Our most ambitious collaboration with Merce Cunningham, Loops, will be exhibited in its new triptych form at Mejan Labs in Stockholm, Sweden, where it opens on November 20th. Should be worth seeing: it’s on three 52″ monitors there.

Ambitious programmers and scholars may participate in our experimental Loops preservation project by downloading the beta version of the source code to Loops (the digital artwork) and/or by downloading the archival versions of Cunningham’s motion-captured performance (links to both may be found here.

 

Agent

Still from live running system

Marc is coding up the Choreographic language agent, which takes a novel approach to creating dance movements.

A first version, which of course runs on Field, will soon be put into practice by choreographer Wayne McGregor of Random Dance.

 

Revived

Three of our earlier dance collaborations have recently received renewed attention.

Hand-drawn Spaces: still frame

Hand-drawn Spaces has been designated a “masterwork” by the National Endowment for the Arts, which is providing the funds for its complete restoration. This was our first collaboration with Merce Cunningham, an installation we made in 1998.

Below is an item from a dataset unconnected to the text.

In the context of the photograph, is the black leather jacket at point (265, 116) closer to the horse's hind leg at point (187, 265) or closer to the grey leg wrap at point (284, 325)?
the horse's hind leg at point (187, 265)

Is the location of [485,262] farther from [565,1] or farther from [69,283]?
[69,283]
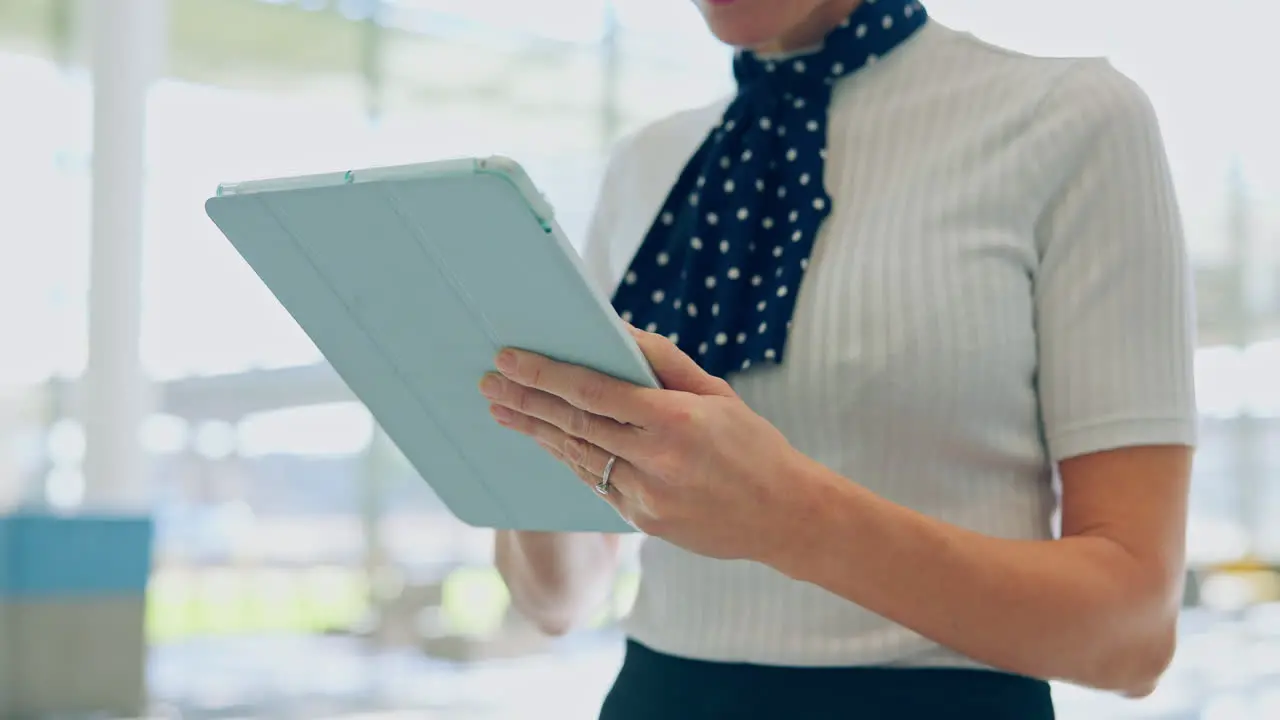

The newly restored version will be presented in the public gallery of the World Financial Center here in New York in 2010. The nea designation came about through the generous advocacy of HarvestWorks, which also supported the creation of the original work.

Ghostcatching: still frame

Ghostcatching has been chosen by the Lincoln Center Institute as the focus work of art for its first online course for the professional development of educators, which it is launching this fall.

Ghostcatching will also be screened at the Brooklyn Museum in January.

BIPED: still frames

BIPED continues as part of the Cunningham Dance Company’s active repertoire. For a recent performance in Berkeley, it received this rapturous review in the San Francisco Chronicle.

 

Other news

  1. St. Petersburg is now next April rather than this November. For the Kinodance film festival, we’ll be exhibiting Loops and, possibly, Point A –> B, with the details to be announced as they’re set.
  2. Field once again forms the core authorship platform for the responsive architecture project Hyposurface.